▶ _Given text_:
Our first post of 2024 is about a recent judgment of the European Court of Human Rights (ECtHR) on the right to freedom of expression of a victim of sexual harassment. IRIS, the legal newsletter of the European Audiovisual Observatory, reports in its 2024/2 issue the Court’s judgment of 18 January 2024 in the case of Allée v. France (here).

The case concerns a criminal conviction for public defamation following a woman’s allegations of harassment and sexual assault against a senior executive of the association where she was employed. The ECtHR found a violation of the woman’s right to freedom of expression as guaranteed by Article 10 of the European Convention on Human Rights. The ECtHR in particular stressed the need to provide appropriate protection to individuals alleging that they have been subjected to mental or sexual harassment. It also found that a criminal prosecution and conviction has a chilling effect, which could discourage people from reporting such serious actions as those amounting, in their view, to mental or sexual harassment, or even sexual assault.

With its judgment in the case of Allée v. France the ECtHR gives support to victims of sexual harassment and to those who dare to report their experiences. This approach is in line with and complementary to the Court’s judgment in Tölle v. Croatia, in which the ECtHR gave support to those who stand up for a better protection of victims of domestic violence and come forward with their stories.

See also our blog “Insulting accusation of domestic violence”, Dirk Voorhoof and Inger Høedt-Rasmussen, Strasbourg Observers, 5 January 2021, also on Global Freedom of Expression Website, Columbia University, NY,

The judgment in the case of Allée v. France is in French. An English summary is available in a press release on HUDOC.

▶ _Data section_:
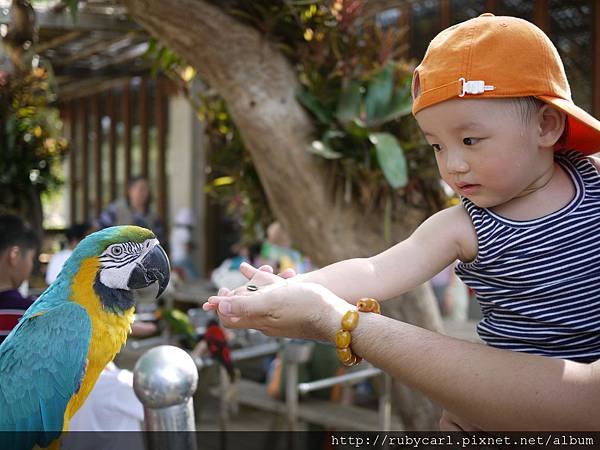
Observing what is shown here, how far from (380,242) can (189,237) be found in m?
7.00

▶ _Direction_:
Please output the part of the Allée v. France post above that lies between "Our first post" and "v. France (here).", inclusive, word for word.

▶ _Task output_:
Our first post of 2024 is about a recent judgment of the European Court of Human Rights (ECtHR) on the right to freedom of expression of a victim of sexual harassment. IRIS, the legal newsletter of the European Audiovisual Observatory, reports in its 2024/2 issue the Court’s judgment of 18 January 2024 in the case of Allée v. France (here).